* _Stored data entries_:
*** Block opens ***

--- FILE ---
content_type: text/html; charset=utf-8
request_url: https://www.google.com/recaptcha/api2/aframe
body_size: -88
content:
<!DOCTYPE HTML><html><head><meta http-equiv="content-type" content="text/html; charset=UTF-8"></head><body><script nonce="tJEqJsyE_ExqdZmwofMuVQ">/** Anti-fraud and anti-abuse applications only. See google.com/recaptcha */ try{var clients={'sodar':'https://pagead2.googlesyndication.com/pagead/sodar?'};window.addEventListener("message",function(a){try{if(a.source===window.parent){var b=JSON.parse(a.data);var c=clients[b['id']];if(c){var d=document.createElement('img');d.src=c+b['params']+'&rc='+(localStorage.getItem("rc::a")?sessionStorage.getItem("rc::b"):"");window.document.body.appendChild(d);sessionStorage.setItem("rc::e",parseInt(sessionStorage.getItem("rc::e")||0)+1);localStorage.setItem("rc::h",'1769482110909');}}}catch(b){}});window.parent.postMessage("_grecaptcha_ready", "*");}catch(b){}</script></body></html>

*** Block closes ***

* _Task statement_:
For this exercise, restate every record word for word.

* _Finished exercise_:
--- FILE ---
content_type: text/html; charset=utf-8
request_url: https://www.google.com/recaptcha/api2/aframe
body_size: -88
content:
<!DOCTYPE HTML><html><head><meta http-equiv="content-type" content="text/html; charset=UTF-8"></head><body><script nonce="tJEqJsyE_ExqdZmwofMuVQ">/** Anti-fraud and anti-abuse applications only. See google.com/recaptcha */ try{var clients={'sodar':'https://pagead2.googlesyndication.com/pagead/sodar?'};window.addEventListener("message",function(a){try{if(a.source===window.parent){var b=JSON.parse(a.data);var c=clients[b['id']];if(c){var d=document.createElement('img');d.src=c+b['params']+'&rc='+(localStorage.getItem("rc::a")?sessionStorage.getItem("rc::b"):"");window.document.body.appendChild(d);sessionStorage.setItem("rc::e",parseInt(sessionStorage.getItem("rc::e")||0)+1);localStorage.setItem("rc::h",'1769482110909');}}}catch(b){}});window.parent.postMessage("_grecaptcha_ready", "*");}catch(b){}</script></body></html>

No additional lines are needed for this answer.